Pasang-surut air Sungai Deli di Kota Medan merupakan seberkas keniscayaan sejarah Kerajaan Melayu Deli yang kini diabaikan. Dahulu, di Sungai Deli berpair perahu pemair (kapal penjelajah) mondar-mandir berlayar sampai ke laut.
Sungai-sungai di Kota Medan, termasuk Sungai Deli dahulunya merupakan jalur lalu-lintas air, tempat laju bahtera biduk dari sungai menuju danau atau ke pesisir laut Pantai Timur Sumatera dan Selat Malaka.
Harus diakui, ketika jalan-jalan di darat belum dibuat. Maka, seluruh urat nadi kehidupan dan perniagaan bersumber dari sungai. Kini keadaan sudah berbeda. Sungai tidak lagi dianggap sebagai berkah “bertuah” yang mendatangkan banyak keuntungan.
Sebaliknya sungai tercemari dan dianggap mendatangkan “tulah” malapetaka bagi habitat makhluk hidup, termasuk manusia.
Di Kota Medan sekurang-kurangnya dilintasi oleh delapan sungai yang bermuara ke Selat Malaka. Nama sungai tersebut antara lain:
- Sei Deli
- Sei Babura
- Sei Sikambing
- Sei Denai
- Sei Putih
- Sei Badra
- Sei Belawan
- Sei Sulang Saling
- Sei Kera
Jalur sungai pada masa itu yang paling strategis adalah Sungai Deli dan Sungai Babura.
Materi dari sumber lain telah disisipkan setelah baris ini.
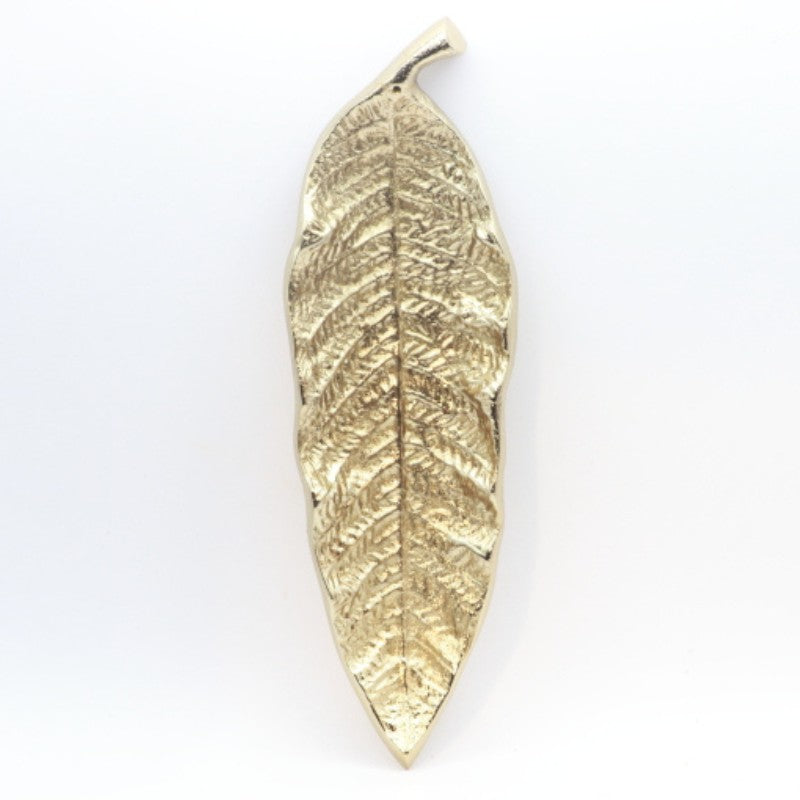 gold incense holder in the shape of a leaf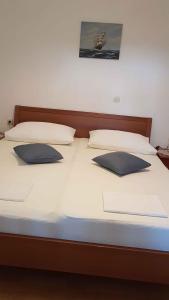 a bed with two pillows on top of it at Apartment in Lopar/Insel Rab 17757 in Lopar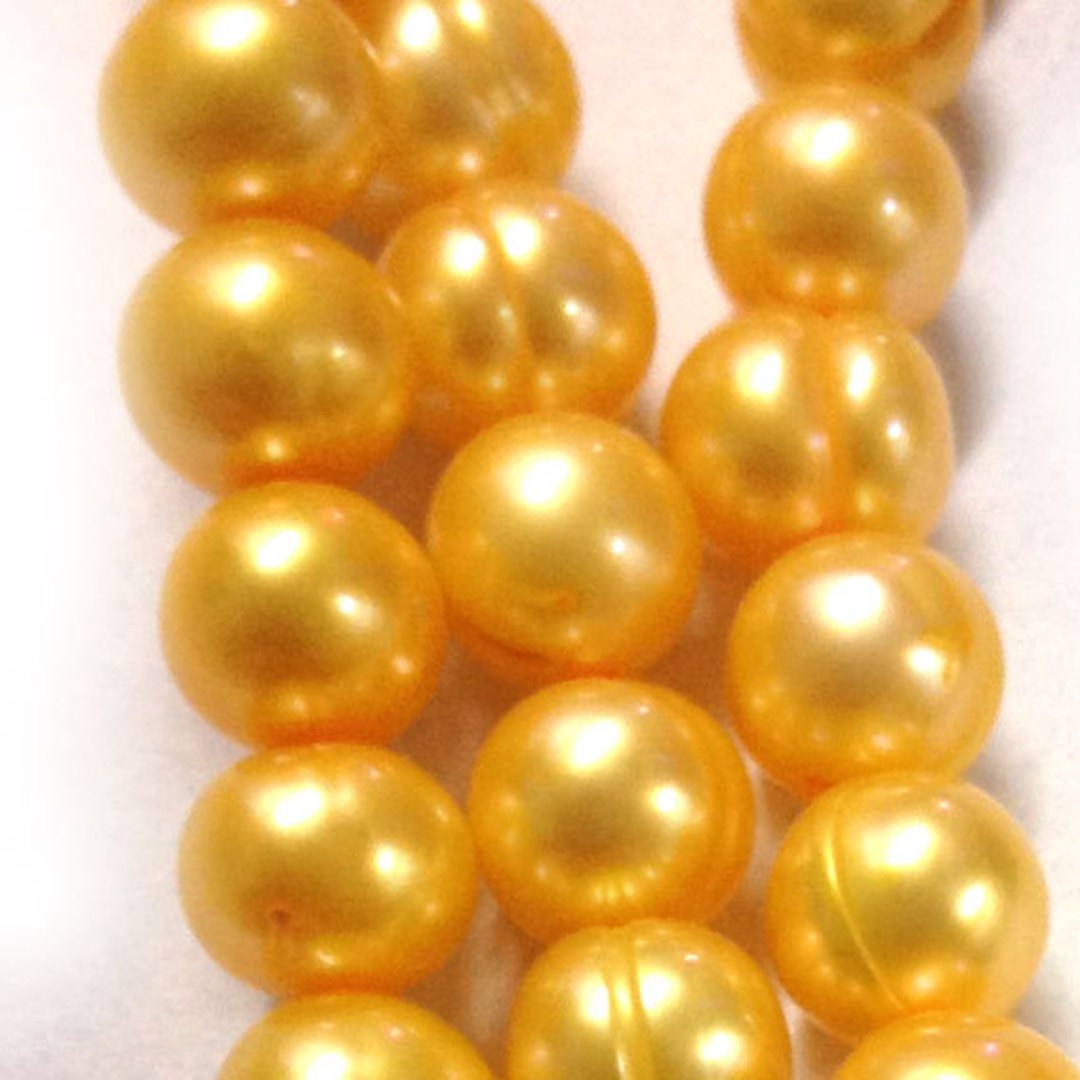 40cm Freshwater Pearl Strand: Golden Yellow ringed rounds, 8mm image 0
Itu sebabnya, letak Istana Maimun berada di dekat Sungai Deli dengan tujuan untuk memudahkan transportasi pelayaran dan perjalanan biduk, bahtera, pemair, dan kapal-kapal.
Sungai Deli membentang mulai dari Kabupaten Deli Serdang di dataran tinggi Tanah Karo. Panjangnya kira-kira 71,91 kilometer dengan lebar 5,58 km. Seharusnya Sungai Deli memiliki hutan alami yang berfungsi sebagai resapan air di sepanjang Daerah Aliran Sungai (DAS).
Dengan demikian Sungai Deli bisa digunakan untuk sumber air minum. Tetapi, apa lacur sungai kotor tercemari dan berbahaya bagi lingkungan sekitar.
Kini setiap melewati Sungai Deli terutama ketika musim kemarau. Air sungai surut menyusut dan sebagian menjadi daratan. Sungai Deli seharusnya menjadi ikon Kota Medan untuk rekreasi wisata air seperti rafting, kano, dan biduk kecil.
Marilah merenung sejenak, di mana-mana di seluruh dunia. Sungai adalah simbol peradaban. Mereka yang menguasai sungai akan menguasai sumber kehidupan. Pengabaian terhadap sungai berarti menihilkan sumber kehidupan dan peradaban.
Akhir kalam, bisakah warga Kota Medan menghormati dan menjaga sungai, minimal sekali saja dalam seumur hidup? Sudah saatnya, sungai-sungai di Kota Medan diselamatkan dan dijadikan sumber resapan air yang berguna bagi habitat makhluk hidup.